# underwear



## Moravia

"Underwear of crêpe de Chine".

Roupa interior mas... de que tipo de tecido?

Obrigada 

Alex


----------



## edupa

O nome do tecido, ao menos aqui no Brsil, é _crepe de chine_ mesmo. Há muitos tipos de crepe (um tecido leve e transparente), inclusive o _crepe_ _de chine_.

Se você estriver traduzindo, deixe a palavra em francês mesmo.

Só por curiosidade, aí em Portugal vocês chamam _underwear_ de "roupa interior"?

Abraços


----------



## Moravia

Muito obrigada pela resposta. Terei que me certificar que de facto não temos nome para esse tecido. 
Roupa interior ou optamos pelo francês "lingerie".


Alex


----------



## edupa

Me parece que em Portugal se diz "crepe da China". Veja só:

http://pauta.dgaiec.min-financas.pt...256C6000400D16/$FILE/NE_CAP50.pdf?OpenElement

natura.di.uminho.pt/pipermail/natura-cvs/2006-July/002096.html 

www.mnsr-ipmuseus.pt/exposicoes/expo02/06.html 

Espero que isso ajude

Abraços


----------



## men40

What would be the word for mens underwear in Portuguese. Would there also be words for the equivalent of mens lingerie?


----------



## Vanda

Underwear - http://www.wordreference.com/enpt/underwear


----------



## Carfer

men40 said:


> What would be the word for mens underwear in Portuguese. Would there also be words for the equivalent of mens lingerie?


In european Portuguese _'roupa interior'_.


----------



## Outsider

men40 said:


> Would there also be words for the equivalent of mens lingerie?


I can't think of any. What is men's lingerie?

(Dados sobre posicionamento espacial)
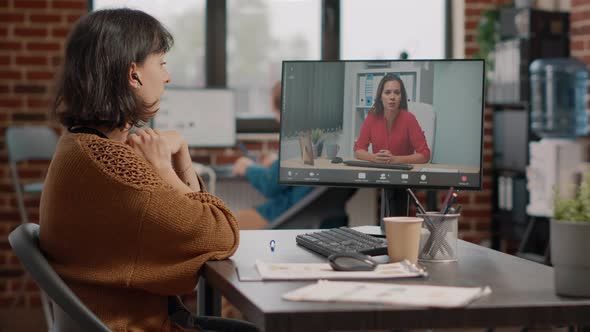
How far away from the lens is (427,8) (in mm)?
5125

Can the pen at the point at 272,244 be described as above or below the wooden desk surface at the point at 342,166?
below

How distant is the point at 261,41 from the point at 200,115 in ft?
2.66

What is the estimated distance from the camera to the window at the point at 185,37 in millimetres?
4824

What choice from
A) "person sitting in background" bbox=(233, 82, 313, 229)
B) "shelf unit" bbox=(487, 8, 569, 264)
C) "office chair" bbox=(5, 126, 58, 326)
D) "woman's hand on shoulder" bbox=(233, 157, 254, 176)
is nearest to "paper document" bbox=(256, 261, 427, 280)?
"person sitting in background" bbox=(233, 82, 313, 229)

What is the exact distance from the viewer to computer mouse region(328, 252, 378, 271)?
4.86 ft

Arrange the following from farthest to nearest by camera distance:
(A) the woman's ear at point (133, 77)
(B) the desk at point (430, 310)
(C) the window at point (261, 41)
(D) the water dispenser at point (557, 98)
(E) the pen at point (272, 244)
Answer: (C) the window at point (261, 41), (D) the water dispenser at point (557, 98), (E) the pen at point (272, 244), (A) the woman's ear at point (133, 77), (B) the desk at point (430, 310)

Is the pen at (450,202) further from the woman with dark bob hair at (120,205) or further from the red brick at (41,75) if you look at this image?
the red brick at (41,75)

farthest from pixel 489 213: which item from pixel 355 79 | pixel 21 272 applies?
pixel 355 79

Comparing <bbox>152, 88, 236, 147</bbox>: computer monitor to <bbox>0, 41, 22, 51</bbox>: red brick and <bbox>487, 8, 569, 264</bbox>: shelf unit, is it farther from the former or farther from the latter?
<bbox>487, 8, 569, 264</bbox>: shelf unit

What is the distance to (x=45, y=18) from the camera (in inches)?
179

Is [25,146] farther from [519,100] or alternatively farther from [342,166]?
[342,166]

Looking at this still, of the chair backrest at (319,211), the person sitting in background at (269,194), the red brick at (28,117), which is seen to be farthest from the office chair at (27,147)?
the chair backrest at (319,211)

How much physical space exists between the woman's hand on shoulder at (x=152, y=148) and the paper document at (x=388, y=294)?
506 millimetres

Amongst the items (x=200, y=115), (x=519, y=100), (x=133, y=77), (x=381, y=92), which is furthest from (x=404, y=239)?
(x=519, y=100)
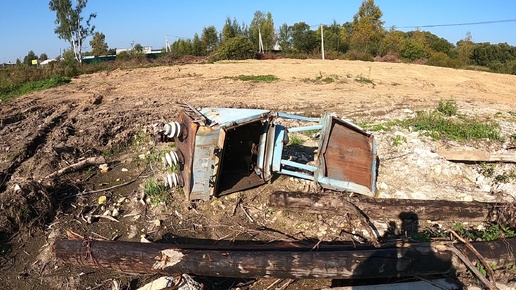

Objetivo do exercício | Prolongue a conversa do fórum sobre a tradução de "underwear" e "crêpe de Chine" para o português, começando logo após a última mensagem.

Resultado do exercício |
----------



## Carfer

Eu também não sei, Outsider, ou melhor, acho que não usamos '_lingerie_' com referência a roupa interior de homem. A pergunta de men40 foi, no entanto, induzida pela resposta #3 de Moravia, parece-me, pelo que deduzo que é a _'roupa interior'_ que ele se quer referir.


----------



## Tagarela

Olá,

No Brasil, não dizemos roupa interior, mas _roupa *íntima*_ ou _roupa *de baixo*_. 

E _lingerie_, como o Carfer apontou, somente para roupa interior/íntima feminina. 

Até.:


----------



## Vanda

Homens, bah! Não entendem nada de lingerie deles mesmos! 
mais.  O interessante é que tanto sites brasileiros quanto portugueses usam o termo lingerie masculina.


----------



## Outsider

Isso para mim é roupa interior. Bem, tirando o fio dental, que é fio dental.


----------



## Tagarela

Olá,



Vanda said:


> Homens, bah! Não entendem nada de lingerie deles mesmos!
> mais.  O interessante é que tanto sites brasileiros quanto portugueses usam o termo lingerie masculina.



Nunca tinha visto lingerie para homens antes. 
Se alguém me disser que vai comprar _lingerie_, penso em roupa de mulher.
Acho que outro aspecto importante da palavra lingerie é a conotação sexual ou de algo mais "requintado", que parece ser o caso dessa lingeria masculina que a Vanda encontrou.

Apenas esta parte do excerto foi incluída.